Beginning with box 503, the service broker system 119 designates a first one of the tasks 146 stored in the data store 116 (FIG. 1) that has not been assigned to a service broker 126 for consideration. Thereafter, in box 506, it is determined by the service broker system 119 whether there are any undefined fulfillment options associated with the respective task 146 examined. If not, then the service broker system 119 proceeds to box 509. Otherwise, the service broker system 119 progresses to box 513.

In box 513, the service broker system 119 identifies the particular open fulfillment options that have not been defined for the undefined task 146. Then, in box 516, the service broker system 119 determines which fulfillment options are to be employed for the task 146 based on one or more factors.

## [PROVIDED DATA]
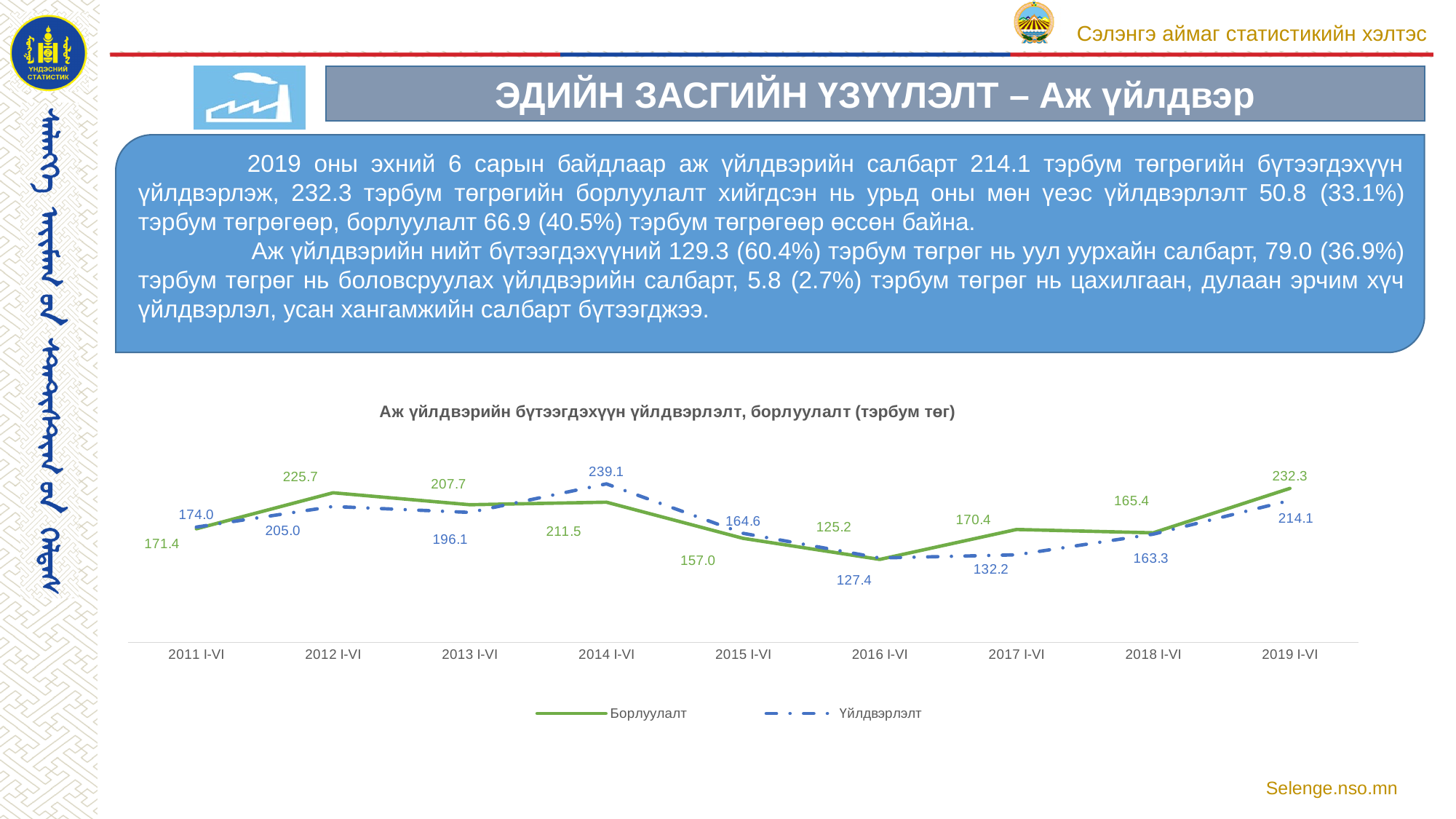
What is the value of Үйлдвэрлэлт for 2017 I-VI? 132.2 What is the title of the chart? Аж үйлдвэрийн бүтээгдэхүүн үйлдвэрлэлт, борлуулалт (тэрбум төг) In which period is Борлуулалт lowest? 2016 I-VI Which is larger in 2014 I-VI, Борлуулалт or Үйлдвэрлэлт? Үйлдвэрлэлт What is the value of Борлуулалт for 2019 I-VI? 232.3 What type of chart is shown on the slide? Line chart What is the value of Үйлдвэрлэлт for 2014 I-VI? 239.1 How many series does the chart legend list? 2 What is the difference between Борлуулалт and Үйлдвэрлэлт in 2019 I-VI? 18.2 How many periods are plotted along the x axis of the chart? 9 In which period is Үйлдвэрлэлт highest? 2014 I-VI Does Борлуулалт rise or fall from 2018 I-VI to 2019 I-VI? Rise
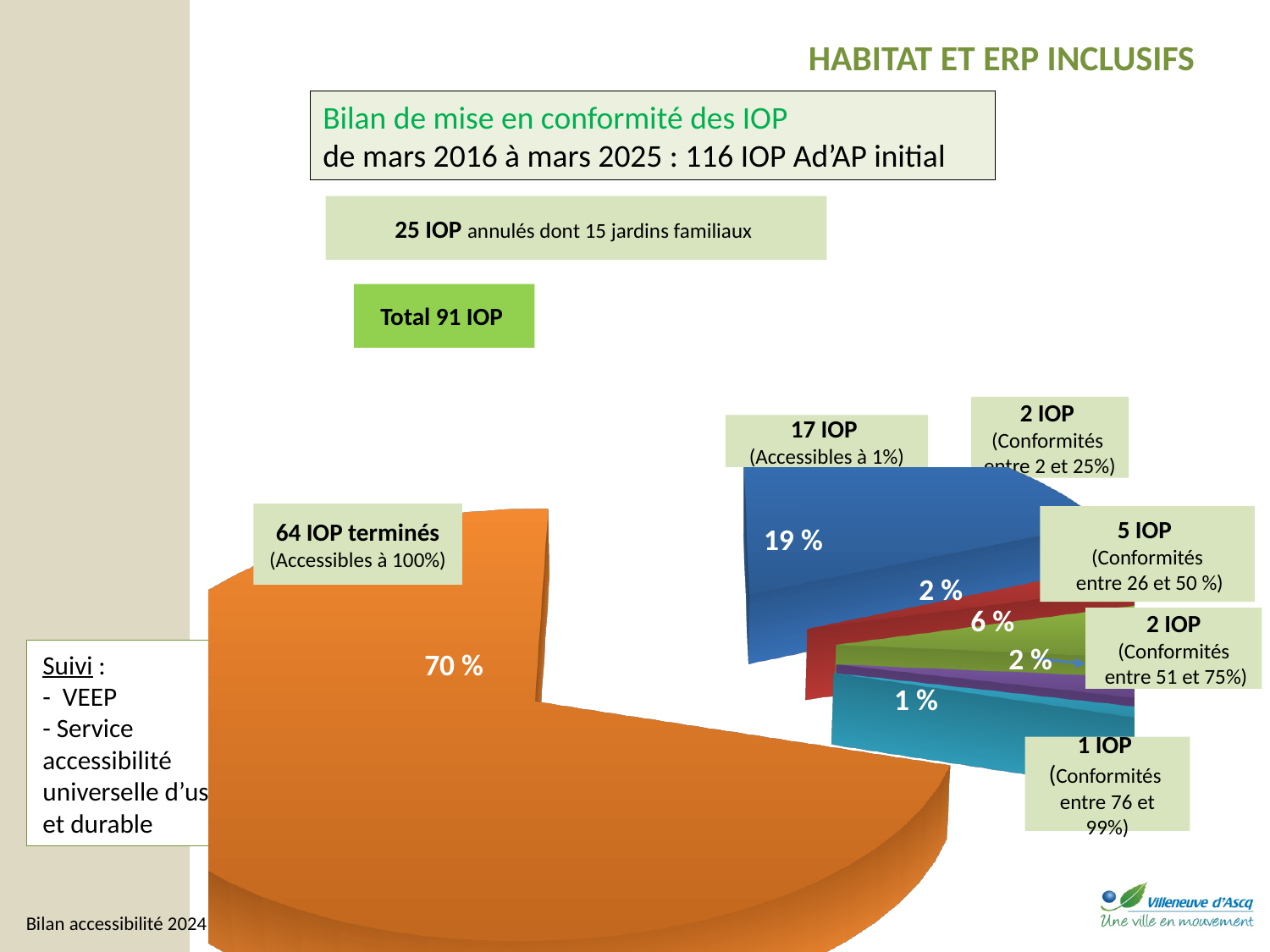
How many IOP does the pie chart represent in total, according to the slide? 91 IOP What is the difference in percentage points between the 64 IOP terminés slice and the 17 IOP (Accessibles à 1%) slice? 51 What percentage of the pie is the slice for the 64 IOP terminés (Accessibles à 100%)? 70 % How many slices does the pie chart have? 6 What colour is the largest slice of the pie chart? orange What kind of chart is shown on the slide? pie chart What percentage is shown for the 5 IOP (Conformités entre 26 et 50 %) slice? 6 % What percentage is shown for the 17 IOP (Accessibles à 1%) slice? 19 % Which slice of the pie chart is the smallest? 1 IOP (Conformités entre 76 et 99%) Which is larger: the slice for 17 IOP (Accessibles à 1%) or the slice for 5 IOP (Conformités entre 26 et 50 %)? 17 IOP (Accessibles à 1%) What percentage is shown for the 1 IOP (Conformités entre 76 et 99%) slice? 1 % Which slice of the pie chart is the largest? 64 IOP terminés (Accessibles à 100%)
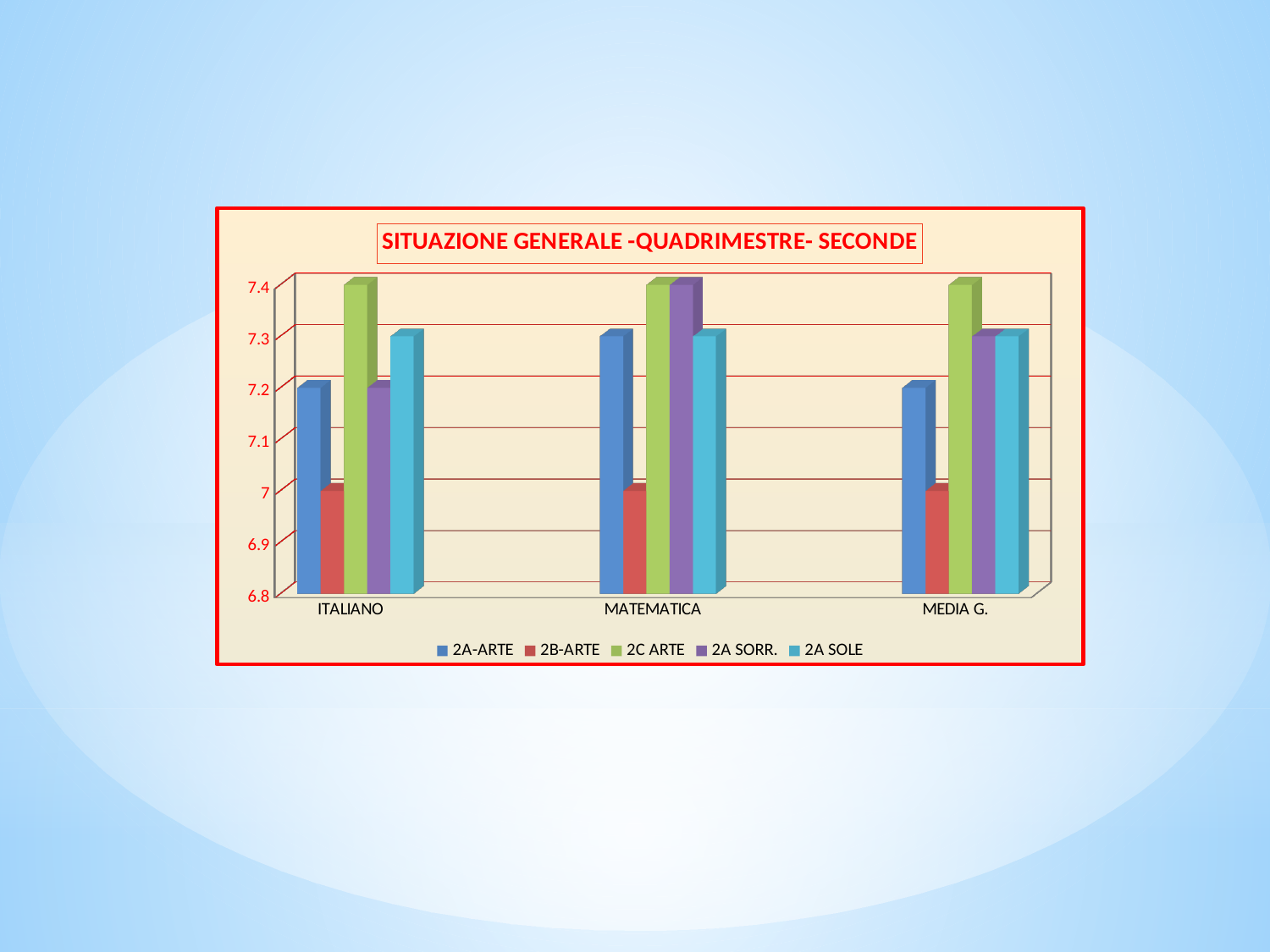
Which is larger for MEDIA G.: 2C ARTE or 2A-ARTE? 2C ARTE How many categories are shown on the x axis? 3 How many series does the legend list? 5 Which series has the lowest value for ITALIANO? 2B-ARTE Which series has the lowest value for MEDIA G.? 2B-ARTE Which series has the highest value for ITALIANO? 2C ARTE Is the value of 2C ARTE for MATEMATICA greater or less than 7.3? greater Which series is shown in red in the legend? 2B-ARTE What is the title of the chart? SITUAZIONE GENERALE -QUADRIMESTRE- SECONDE Which is larger for ITALIANO: 2A SOLE or 2A SORR.? 2A SOLE What kind of chart is shown on the slide? bar chart Is the value of 2B-ARTE for MATEMATICA greater or less than 7.2? less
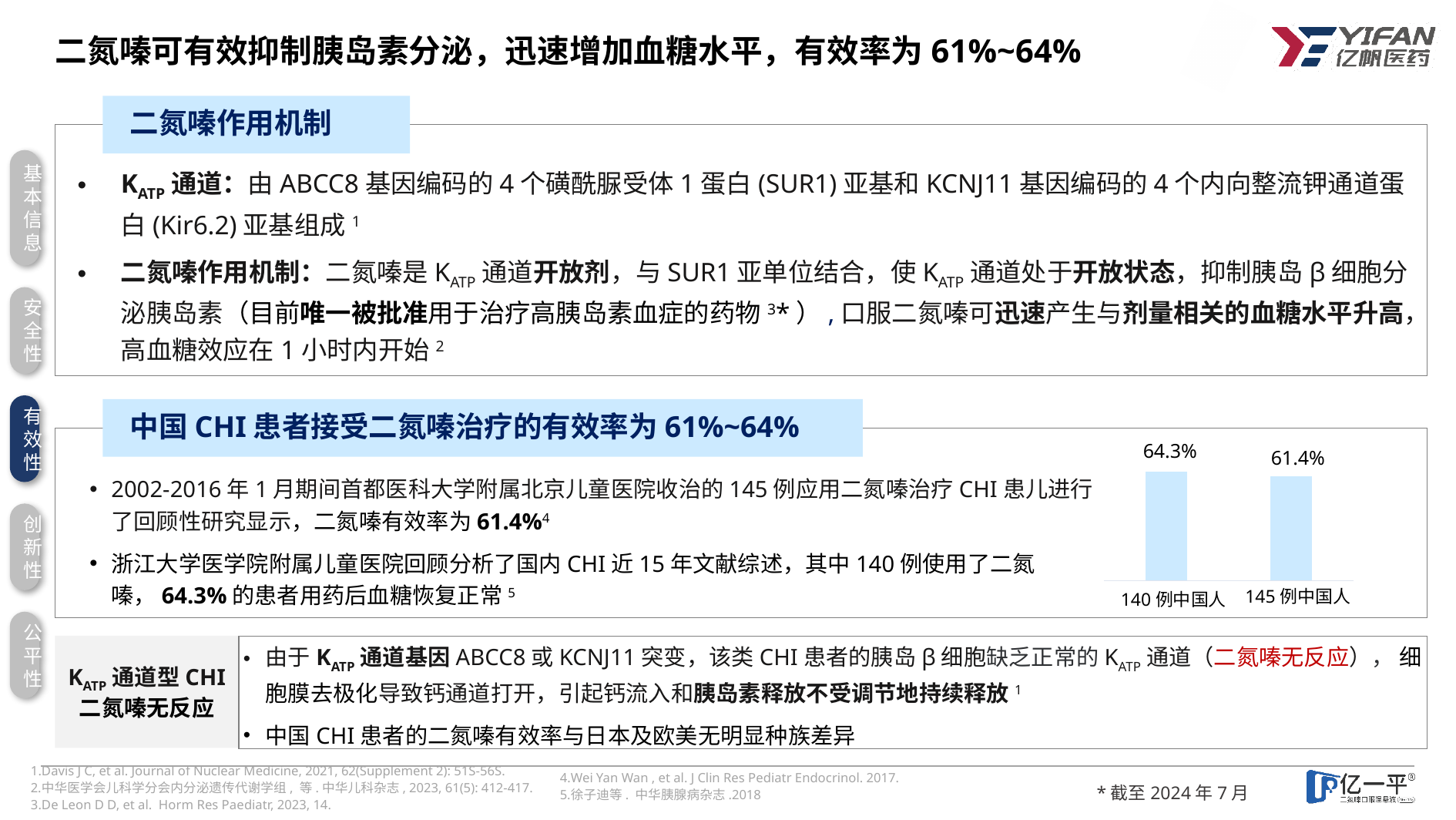
How many bars are plotted in the chart? 2 Which category has the higher value in the bar chart? 140 例中国人 What is the value shown for 140 例中国人 in the bar chart? 64.3% Is the value for 140 例中国人 larger or smaller than the value for 145 例中国人? larger Which category has the lower value in the bar chart? 145 例中国人 What is the value shown for 145 例中国人 in the bar chart? 61.4% What colour are the bars in the chart? light blue What kind of chart is shown on the slide? bar chart What is the label of the left bar in the chart? 140 例中国人 What is the difference between the values for 140 例中国人 and 145 例中国人 in the bar chart? 2.9% Do the values rise or fall from left to right across the bars? fall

## [ACTIVITY LIST]
A. Can you repeat the service broker passage word for word, from "Beginning with box" to "or more factors."?
B. How would you render this sentence from the service broker passage in Spanish: "Then, in box 516, the service broker system 119 determines which fulfillment options are to be employed for the task 146 based on one or more factors."
C. Could you carry the service broker passage forward from its final sentence?
The material stands apart from the service broker passage.

## [ANSWERS PER TASK]
A.
Beginning with box 503, the service broker system 119 designates a first one of the tasks 146 stored in the data store 116 (FIG. 1) that has not been assigned to a service broker 126 for consideration. Thereafter, in box 506, it is determined by the service broker system 119 whether there are any undefined fulfillment options associated with the respective task 146 examined. If not, then the service broker system 119 proceeds to box 509. Otherwise, the service broker system 119 progresses to box 513.

In box 513, the service broker system 119 identifies the particular open fulfillment options that have not been defined for the undefined task 146. Then, in box 516, the service broker system 119 determines which fulfillment options are to be employed for the task 146 based on one or more factors.

B. Luego, en el recuadro 516, el sistema de intermediario de servicios 119 determina qué opciones de cumplimiento se deben emplear para la tarea 146 con base en uno o más factores.

C.
In one embodiment, the primary factor to consider is an ultimate efficiency in performing the task 146. Specifically, if a given fulfillment venue or other aspect of the fulfillment option would present a lesser efficiency relevant to other options, then the service broker system 119 may select the optimal one of the fulfillment options to promote the greatest efficiency in performing the task 146. For example, if a particular fulfillment venue such as a store is located quite a distance outside of a general location indicated by the service requestor 129 (FIG. 1), then the service broker system 119 may select other fulfillment venues that are closer to the location that is identified. Also, where one transportation mode might require a greater expenditure of energy than another, it may be the case that the transportation mode that expends the least amount of energy is selected.

Another factor to consider is the cost associated with each of the fulfillment options for the respective task 146. For example, if the fulfillment options present two different fulfillment venues that may be frequented to complete the task 146 that involves purchasing items on behalf of the service requestor 129, then the prices of such items may be consulted at each of the fulfillment venues and the fulfillment venue that presents the lowest price may be selected. Similarly, if one transportation mode presents a greater expenditure to employ than another, then the least costly transportation mode may be selected. In order to facilitate a determination of cost in this sense, the service broker system 119 may interact with merchant systems through a network to obtain pricing information of items sold in their stores as can be appreciated.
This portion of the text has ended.